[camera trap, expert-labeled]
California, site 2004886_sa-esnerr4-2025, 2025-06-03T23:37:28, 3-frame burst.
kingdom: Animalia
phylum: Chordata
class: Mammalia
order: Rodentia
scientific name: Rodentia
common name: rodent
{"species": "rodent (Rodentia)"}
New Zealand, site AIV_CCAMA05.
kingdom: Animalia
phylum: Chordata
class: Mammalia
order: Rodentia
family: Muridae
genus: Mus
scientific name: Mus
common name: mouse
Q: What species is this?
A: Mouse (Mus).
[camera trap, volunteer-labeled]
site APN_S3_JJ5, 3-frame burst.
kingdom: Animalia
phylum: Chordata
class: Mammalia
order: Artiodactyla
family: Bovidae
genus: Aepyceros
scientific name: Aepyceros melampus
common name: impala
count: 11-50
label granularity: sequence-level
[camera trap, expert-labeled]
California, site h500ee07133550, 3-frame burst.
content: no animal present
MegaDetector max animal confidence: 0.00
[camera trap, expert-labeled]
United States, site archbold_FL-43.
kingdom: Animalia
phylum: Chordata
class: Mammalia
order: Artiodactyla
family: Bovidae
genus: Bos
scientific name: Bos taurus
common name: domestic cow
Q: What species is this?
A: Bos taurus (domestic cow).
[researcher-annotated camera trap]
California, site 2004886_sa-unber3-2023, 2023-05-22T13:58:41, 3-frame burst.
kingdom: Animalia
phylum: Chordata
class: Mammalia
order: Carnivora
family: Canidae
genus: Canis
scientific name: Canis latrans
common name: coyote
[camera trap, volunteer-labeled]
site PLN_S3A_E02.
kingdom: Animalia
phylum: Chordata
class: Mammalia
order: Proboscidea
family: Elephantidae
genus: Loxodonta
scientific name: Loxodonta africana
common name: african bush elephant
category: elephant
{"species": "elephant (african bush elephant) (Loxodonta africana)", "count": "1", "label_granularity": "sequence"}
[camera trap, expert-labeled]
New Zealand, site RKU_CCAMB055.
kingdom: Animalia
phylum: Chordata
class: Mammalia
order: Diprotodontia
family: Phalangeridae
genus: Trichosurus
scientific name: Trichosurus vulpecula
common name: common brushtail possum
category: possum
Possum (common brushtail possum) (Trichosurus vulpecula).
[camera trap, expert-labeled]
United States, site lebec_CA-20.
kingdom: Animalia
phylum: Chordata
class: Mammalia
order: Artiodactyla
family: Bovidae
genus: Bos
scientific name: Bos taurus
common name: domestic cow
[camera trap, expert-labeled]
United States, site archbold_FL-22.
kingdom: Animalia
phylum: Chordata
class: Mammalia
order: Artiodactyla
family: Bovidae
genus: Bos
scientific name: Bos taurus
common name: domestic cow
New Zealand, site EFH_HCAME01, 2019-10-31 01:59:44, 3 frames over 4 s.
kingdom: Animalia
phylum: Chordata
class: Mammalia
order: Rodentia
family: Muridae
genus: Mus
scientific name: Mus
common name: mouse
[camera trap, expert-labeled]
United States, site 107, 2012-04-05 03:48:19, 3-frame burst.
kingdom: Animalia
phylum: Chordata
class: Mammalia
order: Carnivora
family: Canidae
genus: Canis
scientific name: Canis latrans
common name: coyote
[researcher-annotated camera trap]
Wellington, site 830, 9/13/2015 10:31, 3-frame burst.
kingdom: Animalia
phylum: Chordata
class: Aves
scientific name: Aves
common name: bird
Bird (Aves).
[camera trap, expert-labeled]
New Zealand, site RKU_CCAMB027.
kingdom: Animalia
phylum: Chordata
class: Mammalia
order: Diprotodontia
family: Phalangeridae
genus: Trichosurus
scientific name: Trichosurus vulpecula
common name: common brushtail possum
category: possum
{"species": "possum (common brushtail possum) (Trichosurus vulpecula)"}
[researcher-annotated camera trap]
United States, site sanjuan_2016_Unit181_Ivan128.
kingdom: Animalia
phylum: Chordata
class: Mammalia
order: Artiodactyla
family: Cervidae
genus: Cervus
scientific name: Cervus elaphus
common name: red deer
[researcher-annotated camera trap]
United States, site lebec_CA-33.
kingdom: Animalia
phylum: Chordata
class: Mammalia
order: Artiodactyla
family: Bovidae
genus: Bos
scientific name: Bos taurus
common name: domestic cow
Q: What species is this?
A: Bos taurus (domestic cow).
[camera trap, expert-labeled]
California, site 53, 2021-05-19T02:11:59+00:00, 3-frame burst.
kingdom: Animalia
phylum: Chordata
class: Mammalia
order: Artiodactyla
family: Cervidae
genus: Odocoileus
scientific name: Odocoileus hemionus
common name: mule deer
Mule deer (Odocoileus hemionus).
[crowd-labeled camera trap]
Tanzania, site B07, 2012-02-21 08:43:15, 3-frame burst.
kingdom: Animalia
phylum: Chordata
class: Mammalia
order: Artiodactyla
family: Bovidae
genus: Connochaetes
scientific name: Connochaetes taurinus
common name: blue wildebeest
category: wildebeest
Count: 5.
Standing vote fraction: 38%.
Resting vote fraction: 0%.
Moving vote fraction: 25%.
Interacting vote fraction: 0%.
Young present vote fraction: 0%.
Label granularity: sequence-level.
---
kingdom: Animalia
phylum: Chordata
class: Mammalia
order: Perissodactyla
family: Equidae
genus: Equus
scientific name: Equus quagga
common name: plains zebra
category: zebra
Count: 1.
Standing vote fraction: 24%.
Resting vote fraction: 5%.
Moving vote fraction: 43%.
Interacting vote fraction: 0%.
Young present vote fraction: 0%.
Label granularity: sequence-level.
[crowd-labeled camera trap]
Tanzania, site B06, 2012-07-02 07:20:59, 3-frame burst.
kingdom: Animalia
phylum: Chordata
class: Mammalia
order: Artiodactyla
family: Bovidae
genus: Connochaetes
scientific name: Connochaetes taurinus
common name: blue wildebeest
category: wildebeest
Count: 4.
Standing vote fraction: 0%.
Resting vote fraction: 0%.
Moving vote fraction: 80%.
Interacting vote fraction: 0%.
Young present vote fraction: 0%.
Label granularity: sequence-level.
__________
Please transcribe the listing in full. Keep each line exact.

Task response =>
[camera trap, expert-labeled]
California, site 2004886_sa-esnerr4-2025, 2025-06-03T23:37:28, 3-frame burst.
kingdom: Animalia
phylum: Chordata
class: Mammalia
order: Rodentia
scientific name: Rodentia
common name: rodent
{"species": "rodent (Rodentia)"}
New Zealand, site AIV_CCAMA05.
kingdom: Animalia
phylum: Chordata
class: Mammalia
order: Rodentia
family: Muridae
genus: Mus
scientific name: Mus
common name: mouse
Q: What species is this?
A: Mouse (Mus).
[camera trap, volunteer-labeled]
site APN_S3_JJ5, 3-frame burst.
kingdom: Animalia
phylum: Chordata
class: Mammalia
order: Artiodactyla
family: Bovidae
genus: Aepyceros
scientific name: Aepyceros melampus
common name: impala
count: 11-50
label granularity: sequence-level
[camera trap, expert-labeled]
California, site h500ee07133550, 3-frame burst.
content: no animal present
MegaDetector max animal confidence: 0.00
[camera trap, expert-labeled]
United States, site archbold_FL-43.
kingdom: Animalia
phylum: Chordata
class: Mammalia
order: Artiodactyla
family: Bovidae
genus: Bos
scientific name: Bos taurus
common name: domestic cow
Q: What species is this?
A: Bos taurus (domestic cow).
[researcher-annotated camera trap]
California, site 2004886_sa-unber3-2023, 2023-05-22T13:58:41, 3-frame burst.
kingdom: Animalia
phylum: Chordata
class: Mammalia
order: Carnivora
family: Canidae
genus: Canis
scientific name: Canis latrans
common name: coyote
[camera trap, volunteer-labeled]
site PLN_S3A_E02.
kingdom: Animalia
phylum: Chordata
class: Mammalia
order: Proboscidea
family: Elephantidae
genus: Loxodonta
scientific name: Loxodonta africana
common name: african bush elephant
category: elephant
{"species": "elephant (african bush elephant) (Loxodonta africana)", "count": "1", "label_granularity": "sequence"}
[camera trap, expert-labeled]
New Zealand, site RKU_CCAMB055.
kingdom: Animalia
phylum: Chordata
class: Mammalia
order: Diprotodontia
family: Phalangeridae
genus: Trichosurus
scientific name: Trichosurus vulpecula
common name: common brushtail possum
category: possum
Possum (common brushtail possum) (Trichosurus vulpecula).
[camera trap, expert-labeled]
United States, site lebec_CA-20.
kingdom: Animalia
phylum: Chordata
class: Mammalia
order: Artiodactyla
family: Bovidae
genus: Bos
scientific name: Bos taurus
common name: domestic cow
[camera trap, expert-labeled]
United States, site archbold_FL-22.
kingdom: Animalia
phylum: Chordata
class: Mammalia
order: Artiodactyla
family: Bovidae
genus: Bos
scientific name: Bos taurus
common name: domestic cow
New Zealand, site EFH_HCAME01, 2019-10-31 01:59:44, 3 frames over 4 s.
kingdom: Animalia
phylum: Chordata
class: Mammalia
order: Rodentia
family: Muridae
genus: Mus
scientific name: Mus
common name: mouse
[camera trap, expert-labeled]
United States, site 107, 2012-04-05 03:48:19, 3-frame burst.
kingdom: Animalia
phylum: Chordata
class: Mammalia
order: Carnivora
family: Canidae
genus: Canis
scientific name: Canis latrans
common name: coyote
[researcher-annotated camera trap]
Wellington, site 830, 9/13/2015 10:31, 3-frame burst.
kingdom: Animalia
phylum: Chordata
class: Aves
scientific name: Aves
common name: bird
Bird (Aves).
[camera trap, expert-labeled]
New Zealand, site RKU_CCAMB027.
kingdom: Animalia
phylum: Chordata
class: Mammalia
order: Diprotodontia
family: Phalangeridae
genus: Trichosurus
scientific name: Trichosurus vulpecula
common name: common brushtail possum
category: possum
{"species": "possum (common brushtail possum) (Trichosurus vulpecula)"}
[researcher-annotated camera trap]
United States, site sanjuan_2016_Unit181_Ivan128.
kingdom: Animalia
phylum: Chordata
class: Mammalia
order: Artiodactyla
family: Cervidae
genus: Cervus
scientific name: Cervus elaphus
common name: red deer
[researcher-annotated camera trap]
United States, site lebec_CA-33.
kingdom: Animalia
phylum: Chordata
class: Mammalia
order: Artiodactyla
family: Bovidae
genus: Bos
scientific name: Bos taurus
common name: domestic cow
Q: What species is this?
A: Bos taurus (domestic cow).
[camera trap, expert-labeled]
California, site 53, 2021-05-19T02:11:59+00:00, 3-frame burst.
kingdom: Animalia
phylum: Chordata
class: Mammalia
order: Artiodactyla
family: Cervidae
genus: Odocoileus
scientific name: Odocoileus hemionus
common name: mule deer
Mule deer (Odocoileus hemionus).
[crowd-labeled camera trap]
Tanzania, site B07, 2012-02-21 08:43:15, 3-frame burst.
kingdom: Animalia
phylum: Chordata
class: Mammalia
order: Artiodactyla
family: Bovidae
genus: Connochaetes
scientific name: Connochaetes taurinus
common name: blue wildebeest
category: wildebeest
Count: 5.
Standing vote fraction: 38%.
Resting vote fraction: 0%.
Moving vote fraction: 25%.
Interacting vote fraction: 0%.
Young present vote fraction: 0%.
Label granularity: sequence-level.
---
kingdom: Animalia
phylum: Chordata
class: Mammalia
order: Perissodactyla
family: Equidae
genus: Equus
scientific name: Equus quagga
common name: plains zebra
category: zebra
Count: 1.
Standing vote fraction: 24%.
Resting vote fraction: 5%.
Moving vote fraction: 43%.
Interacting vote fraction: 0%.
Young present vote fraction: 0%.
Label granularity: sequence-level.
[crowd-labeled camera trap]
Tanzania, site B06, 2012-07-02 07:20:59, 3-frame burst.
kingdom: Animalia
phylum: Chordata
class: Mammalia
order: Artiodactyla
family: Bovidae
genus: Connochaetes
scientific name: Connochaetes taurinus
common name: blue wildebeest
category: wildebeest
Count: 4.
Standing vote fraction: 0%.
Resting vote fraction: 0%.
Moving vote fraction: 80%.
Interacting vote fraction: 0%.
Young present vote fraction: 0%.
Label granularity: sequence-level.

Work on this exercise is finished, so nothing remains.